Hepatocellular carcinoma: a review of diagnostic challenges for the pathologist

Affiliations
Review

Hepatocellular carcinoma: a review of diagnostic challenges for the pathologist

Alberto Quaglia. J Hepatocell Carcinoma. .

Abstract

Histopathologists retain a critical role in the diagnosis and management of hepatocellular carcinoma (HCC). HCC arises usually but not exclusively in a background of advanced-stage chronic liver disease. The histological diagnosis of HCC poses many challenges particularly when dealing with liver biopsy specimens due to the heterogeneity of HCC and the difficulty to confirm hepatocellular differentiation in some instances. Primary liver tumors should be considered as a continuum with typical hepatocellular and cholangiocarcinoma at the two ends and a whole range of tumors showing both hepatocellular and cholangiocellular differentiation with or without an associated progenitor/stem cell component in the middle.
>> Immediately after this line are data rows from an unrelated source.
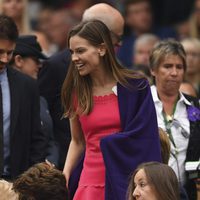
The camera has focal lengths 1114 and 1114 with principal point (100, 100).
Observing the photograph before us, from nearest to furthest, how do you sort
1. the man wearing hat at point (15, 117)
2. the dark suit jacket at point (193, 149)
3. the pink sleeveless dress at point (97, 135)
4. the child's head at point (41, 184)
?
1. the child's head at point (41, 184)
2. the pink sleeveless dress at point (97, 135)
3. the man wearing hat at point (15, 117)
4. the dark suit jacket at point (193, 149)

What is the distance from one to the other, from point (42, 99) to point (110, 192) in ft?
5.94

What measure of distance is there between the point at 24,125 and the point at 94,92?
783mm

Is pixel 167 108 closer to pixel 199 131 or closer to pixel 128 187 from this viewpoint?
pixel 199 131

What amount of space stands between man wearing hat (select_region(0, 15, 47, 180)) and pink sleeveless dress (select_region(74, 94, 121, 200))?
2.28 feet

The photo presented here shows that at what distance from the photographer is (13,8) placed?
11.5 meters

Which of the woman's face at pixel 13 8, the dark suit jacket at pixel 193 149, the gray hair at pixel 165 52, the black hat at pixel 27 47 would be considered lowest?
the dark suit jacket at pixel 193 149

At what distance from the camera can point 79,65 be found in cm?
830

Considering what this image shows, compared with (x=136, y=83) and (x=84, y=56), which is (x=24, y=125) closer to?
(x=84, y=56)

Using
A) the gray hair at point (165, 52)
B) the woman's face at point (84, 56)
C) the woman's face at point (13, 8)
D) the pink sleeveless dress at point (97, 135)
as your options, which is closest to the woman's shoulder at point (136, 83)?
the pink sleeveless dress at point (97, 135)

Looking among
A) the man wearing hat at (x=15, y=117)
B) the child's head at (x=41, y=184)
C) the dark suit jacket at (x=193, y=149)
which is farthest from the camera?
the dark suit jacket at (x=193, y=149)

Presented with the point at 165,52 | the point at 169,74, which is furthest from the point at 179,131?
the point at 165,52

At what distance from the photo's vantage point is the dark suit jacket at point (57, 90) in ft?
31.9

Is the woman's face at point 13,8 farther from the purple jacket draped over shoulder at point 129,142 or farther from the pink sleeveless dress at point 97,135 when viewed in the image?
the purple jacket draped over shoulder at point 129,142

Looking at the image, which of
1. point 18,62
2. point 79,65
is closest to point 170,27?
point 18,62
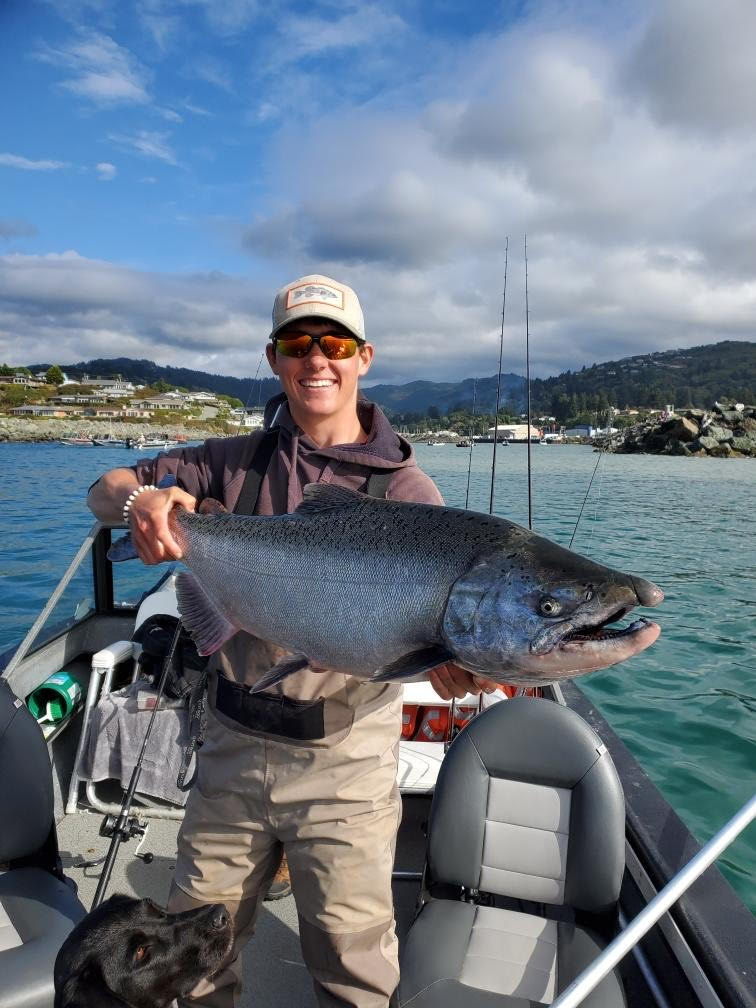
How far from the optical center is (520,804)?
3.62 meters

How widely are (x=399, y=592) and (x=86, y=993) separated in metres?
1.71

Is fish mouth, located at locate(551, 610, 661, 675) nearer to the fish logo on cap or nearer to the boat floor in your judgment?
the fish logo on cap

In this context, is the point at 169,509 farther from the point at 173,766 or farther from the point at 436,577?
the point at 173,766

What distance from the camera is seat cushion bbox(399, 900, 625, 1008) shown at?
9.64 feet

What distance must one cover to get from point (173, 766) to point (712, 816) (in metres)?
5.98

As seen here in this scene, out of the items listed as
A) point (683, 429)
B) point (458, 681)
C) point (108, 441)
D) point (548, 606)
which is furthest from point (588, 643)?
point (108, 441)

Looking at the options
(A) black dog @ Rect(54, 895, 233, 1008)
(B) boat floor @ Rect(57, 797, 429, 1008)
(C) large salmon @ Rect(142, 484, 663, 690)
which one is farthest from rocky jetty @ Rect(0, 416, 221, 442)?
(A) black dog @ Rect(54, 895, 233, 1008)

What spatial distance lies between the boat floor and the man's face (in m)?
3.44

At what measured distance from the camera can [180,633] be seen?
484cm

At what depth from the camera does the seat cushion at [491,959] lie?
294cm

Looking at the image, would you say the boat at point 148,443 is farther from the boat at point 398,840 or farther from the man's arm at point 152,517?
the man's arm at point 152,517

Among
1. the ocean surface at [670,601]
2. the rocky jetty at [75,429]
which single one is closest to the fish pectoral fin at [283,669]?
the ocean surface at [670,601]

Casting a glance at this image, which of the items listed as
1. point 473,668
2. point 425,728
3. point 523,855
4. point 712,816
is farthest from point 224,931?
point 712,816

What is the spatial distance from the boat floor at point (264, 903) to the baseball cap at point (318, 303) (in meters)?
3.77
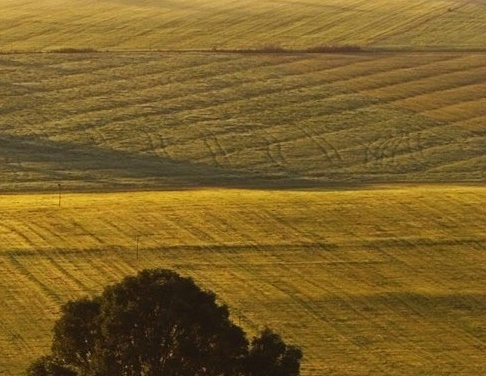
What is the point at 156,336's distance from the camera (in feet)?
75.3

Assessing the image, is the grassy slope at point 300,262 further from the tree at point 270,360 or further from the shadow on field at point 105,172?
the tree at point 270,360

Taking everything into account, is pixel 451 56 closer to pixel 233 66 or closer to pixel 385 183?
pixel 233 66

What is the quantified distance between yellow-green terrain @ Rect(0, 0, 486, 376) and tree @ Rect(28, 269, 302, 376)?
6.54 metres

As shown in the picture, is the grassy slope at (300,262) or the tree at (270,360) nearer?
the tree at (270,360)

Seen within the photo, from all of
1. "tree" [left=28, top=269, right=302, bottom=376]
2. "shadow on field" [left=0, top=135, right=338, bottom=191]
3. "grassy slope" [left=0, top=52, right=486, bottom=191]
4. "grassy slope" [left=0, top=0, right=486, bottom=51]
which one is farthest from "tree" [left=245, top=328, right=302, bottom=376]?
"grassy slope" [left=0, top=0, right=486, bottom=51]

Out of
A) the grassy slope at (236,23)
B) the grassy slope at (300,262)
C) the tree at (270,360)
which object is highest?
the grassy slope at (236,23)

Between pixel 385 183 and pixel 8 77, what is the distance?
2259cm

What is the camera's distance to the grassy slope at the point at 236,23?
244ft

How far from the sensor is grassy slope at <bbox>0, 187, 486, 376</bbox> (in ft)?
103

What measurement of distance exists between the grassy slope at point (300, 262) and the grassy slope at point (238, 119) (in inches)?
168

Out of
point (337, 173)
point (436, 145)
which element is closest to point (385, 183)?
point (337, 173)

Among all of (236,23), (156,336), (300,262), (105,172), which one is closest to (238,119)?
(105,172)

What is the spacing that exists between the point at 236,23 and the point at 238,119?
74.1ft

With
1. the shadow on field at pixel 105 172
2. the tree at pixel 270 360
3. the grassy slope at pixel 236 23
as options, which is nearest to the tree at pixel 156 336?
the tree at pixel 270 360
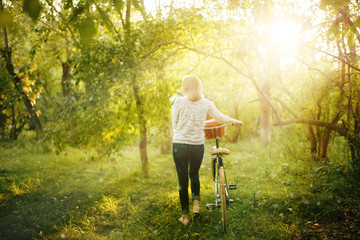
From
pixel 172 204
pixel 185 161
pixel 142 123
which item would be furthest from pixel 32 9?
pixel 142 123

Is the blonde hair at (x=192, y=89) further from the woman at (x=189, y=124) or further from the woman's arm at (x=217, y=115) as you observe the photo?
the woman's arm at (x=217, y=115)

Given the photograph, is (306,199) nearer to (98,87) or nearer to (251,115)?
(98,87)

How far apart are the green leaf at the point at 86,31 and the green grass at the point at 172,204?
9.46 ft

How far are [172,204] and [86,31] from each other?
3.57m

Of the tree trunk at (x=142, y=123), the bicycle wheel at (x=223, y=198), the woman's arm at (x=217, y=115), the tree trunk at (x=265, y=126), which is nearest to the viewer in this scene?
the bicycle wheel at (x=223, y=198)

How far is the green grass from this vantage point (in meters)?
3.30

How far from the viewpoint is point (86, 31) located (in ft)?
3.77

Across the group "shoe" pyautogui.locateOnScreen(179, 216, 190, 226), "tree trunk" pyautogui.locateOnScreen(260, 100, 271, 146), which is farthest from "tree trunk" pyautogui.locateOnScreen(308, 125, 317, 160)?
"shoe" pyautogui.locateOnScreen(179, 216, 190, 226)

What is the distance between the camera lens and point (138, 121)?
210 inches

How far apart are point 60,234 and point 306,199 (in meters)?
3.77

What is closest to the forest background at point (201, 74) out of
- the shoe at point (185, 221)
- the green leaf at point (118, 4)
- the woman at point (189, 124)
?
the shoe at point (185, 221)

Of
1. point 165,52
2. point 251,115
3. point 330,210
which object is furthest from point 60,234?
point 251,115

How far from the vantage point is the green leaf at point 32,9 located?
3.76 ft

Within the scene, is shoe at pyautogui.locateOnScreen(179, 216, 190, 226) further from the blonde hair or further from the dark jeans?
the blonde hair
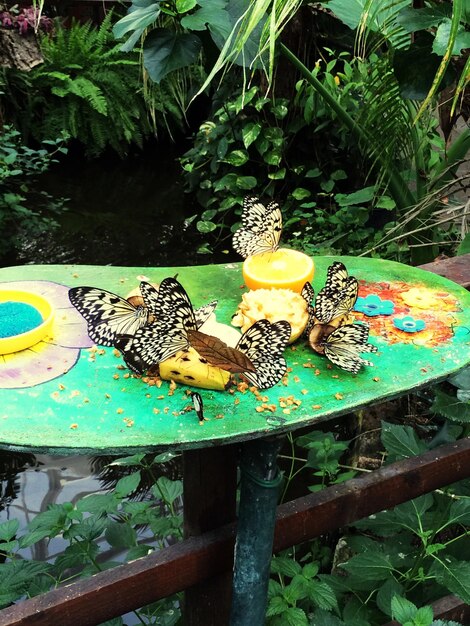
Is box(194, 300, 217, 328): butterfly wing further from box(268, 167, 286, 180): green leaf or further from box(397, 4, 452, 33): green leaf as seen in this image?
box(268, 167, 286, 180): green leaf

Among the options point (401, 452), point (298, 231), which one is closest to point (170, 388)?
point (401, 452)

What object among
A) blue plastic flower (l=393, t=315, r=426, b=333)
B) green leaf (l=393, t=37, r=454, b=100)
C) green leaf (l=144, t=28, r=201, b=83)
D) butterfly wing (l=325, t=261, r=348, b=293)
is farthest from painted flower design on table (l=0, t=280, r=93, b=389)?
green leaf (l=393, t=37, r=454, b=100)

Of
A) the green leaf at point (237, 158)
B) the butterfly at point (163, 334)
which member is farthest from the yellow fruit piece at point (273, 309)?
the green leaf at point (237, 158)

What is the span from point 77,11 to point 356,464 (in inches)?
229

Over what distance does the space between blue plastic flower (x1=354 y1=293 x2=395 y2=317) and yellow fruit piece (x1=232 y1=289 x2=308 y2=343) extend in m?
0.13

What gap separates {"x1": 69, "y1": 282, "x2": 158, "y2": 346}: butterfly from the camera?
1054mm

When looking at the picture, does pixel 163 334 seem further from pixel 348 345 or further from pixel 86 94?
pixel 86 94

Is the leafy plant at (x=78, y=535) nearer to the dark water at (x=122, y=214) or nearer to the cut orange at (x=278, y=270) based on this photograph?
the cut orange at (x=278, y=270)

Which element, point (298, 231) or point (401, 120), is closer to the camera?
point (401, 120)

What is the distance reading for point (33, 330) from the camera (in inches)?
41.1

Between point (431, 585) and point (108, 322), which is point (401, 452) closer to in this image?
point (431, 585)

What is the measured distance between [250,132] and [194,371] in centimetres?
355

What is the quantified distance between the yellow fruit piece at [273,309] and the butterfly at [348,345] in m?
0.06

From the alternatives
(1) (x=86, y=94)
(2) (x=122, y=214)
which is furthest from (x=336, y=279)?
(1) (x=86, y=94)
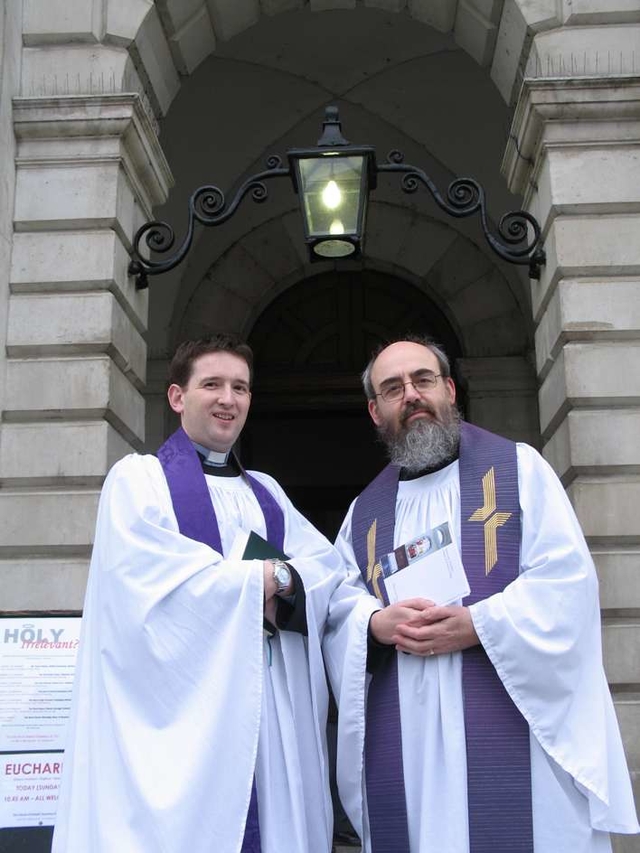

Characterization of combined (or mixed) hepatocellular-cholangiocarcinoma can be very challenging. In advanced-stage chronic liver disease, the main challenge for the histopathologist is still to differentiate between HCC and its precursors, although this is rarely critical in the clinical setting at present. HCC originating in non-cirrhotic livers needs to be differentiated from other primary and extrahepatic tumors and from hepatocellular adenoma, bearing in mind that progression to malignancy is more through a continuum that watertight histological categories.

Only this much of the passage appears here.